## WHAT NEEDS TO BE DONE
Look below for the line that contains "Lilafarbener Velour-Pumps von Bibi Lou" and the line that contains "Kids Cartoon Mouse", then restate both of them and every line in between, exactly. No picture goes in the copy.

** Opening RECORDS PROVIDED block **

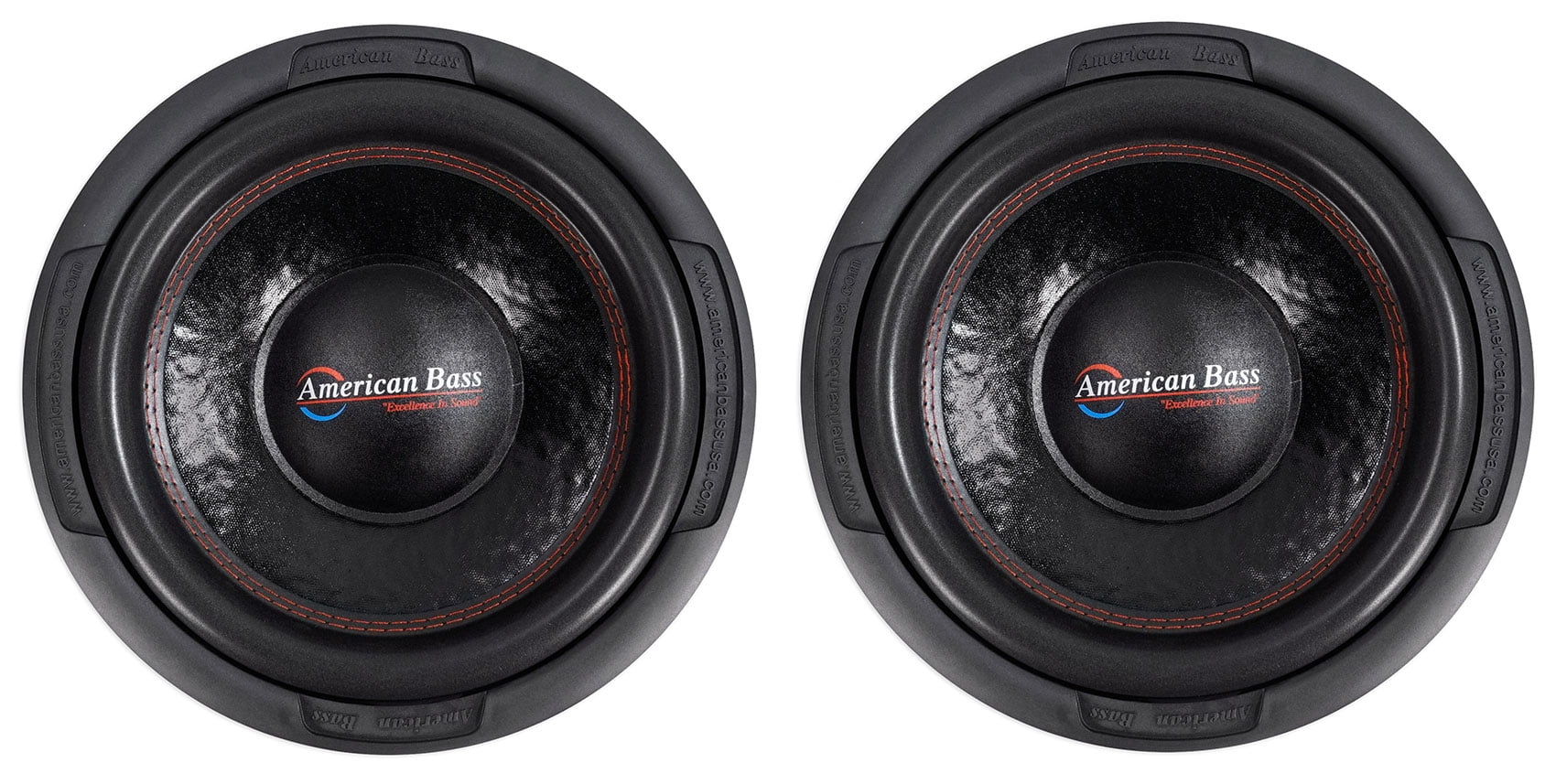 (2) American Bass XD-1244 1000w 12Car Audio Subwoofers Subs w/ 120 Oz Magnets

** Closing RECORDS PROVIDED block **
** Opening RECORDS PROVIDED block **

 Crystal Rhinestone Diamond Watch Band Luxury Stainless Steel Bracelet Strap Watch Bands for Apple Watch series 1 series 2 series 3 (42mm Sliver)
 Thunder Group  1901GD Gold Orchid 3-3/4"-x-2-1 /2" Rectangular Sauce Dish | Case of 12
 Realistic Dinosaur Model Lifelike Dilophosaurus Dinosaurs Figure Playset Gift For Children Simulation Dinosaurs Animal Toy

** Closing RECORDS PROVIDED block **
** Opening RECORDS PROVIDED block **

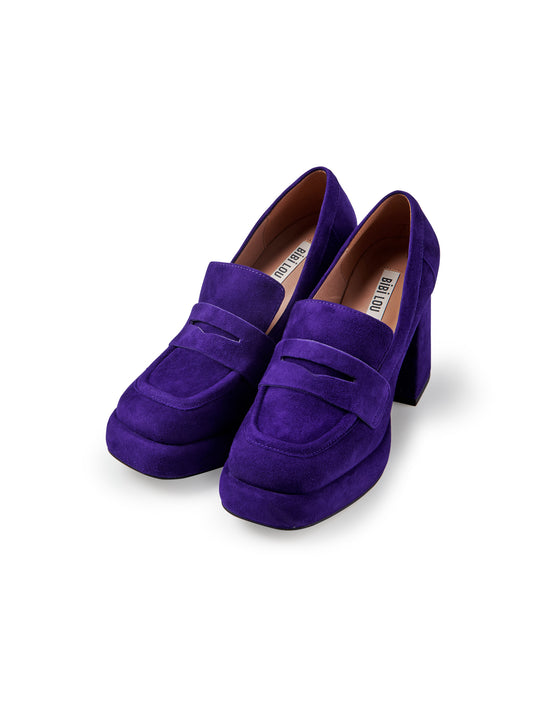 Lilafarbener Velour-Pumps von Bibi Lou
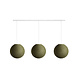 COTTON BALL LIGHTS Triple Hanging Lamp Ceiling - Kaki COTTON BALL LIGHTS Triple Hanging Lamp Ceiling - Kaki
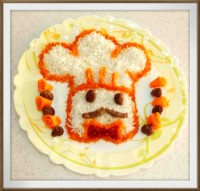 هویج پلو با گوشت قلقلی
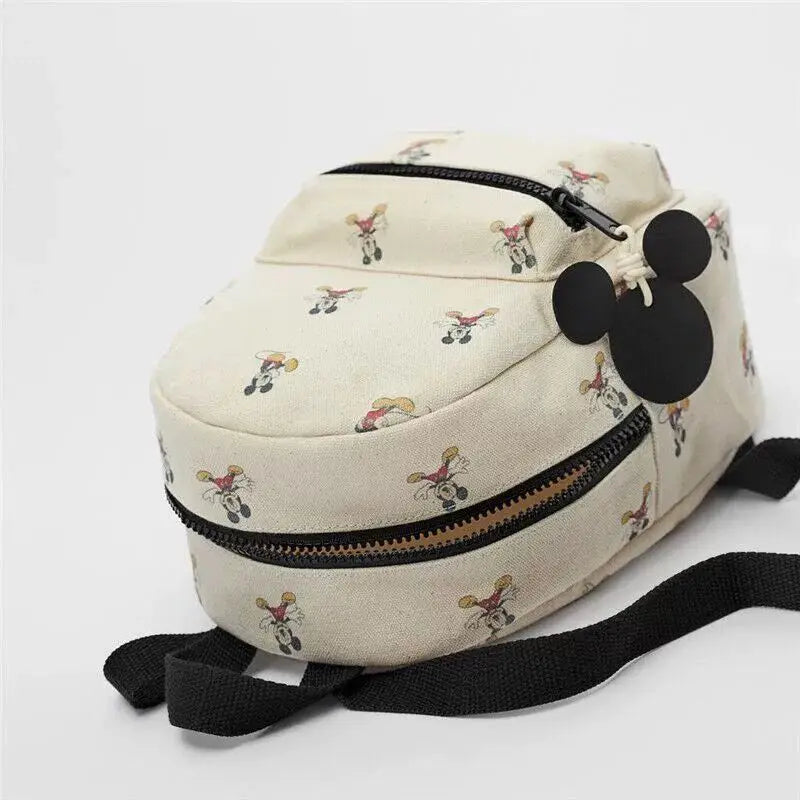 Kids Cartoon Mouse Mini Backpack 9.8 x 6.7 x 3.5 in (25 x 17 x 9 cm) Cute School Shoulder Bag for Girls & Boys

** Closing RECORDS PROVIDED block **

## RESULT FOR THIS EXERCISE
 Lilafarbener Velour-Pumps von Bibi Lou
 COTTON BALL LIGHTS Triple Hanging Lamp Ceiling - Kaki COTTON BALL LIGHTS Triple Hanging Lamp Ceiling - Kaki
 هویج پلو با گوشت قلقلی
 Kids Cartoon Mouse Mini Backpack 9.8 x 6.7 x 3.5 in (25 x 17 x 9 cm) Cute School Shoulder Bag for Girls & Boys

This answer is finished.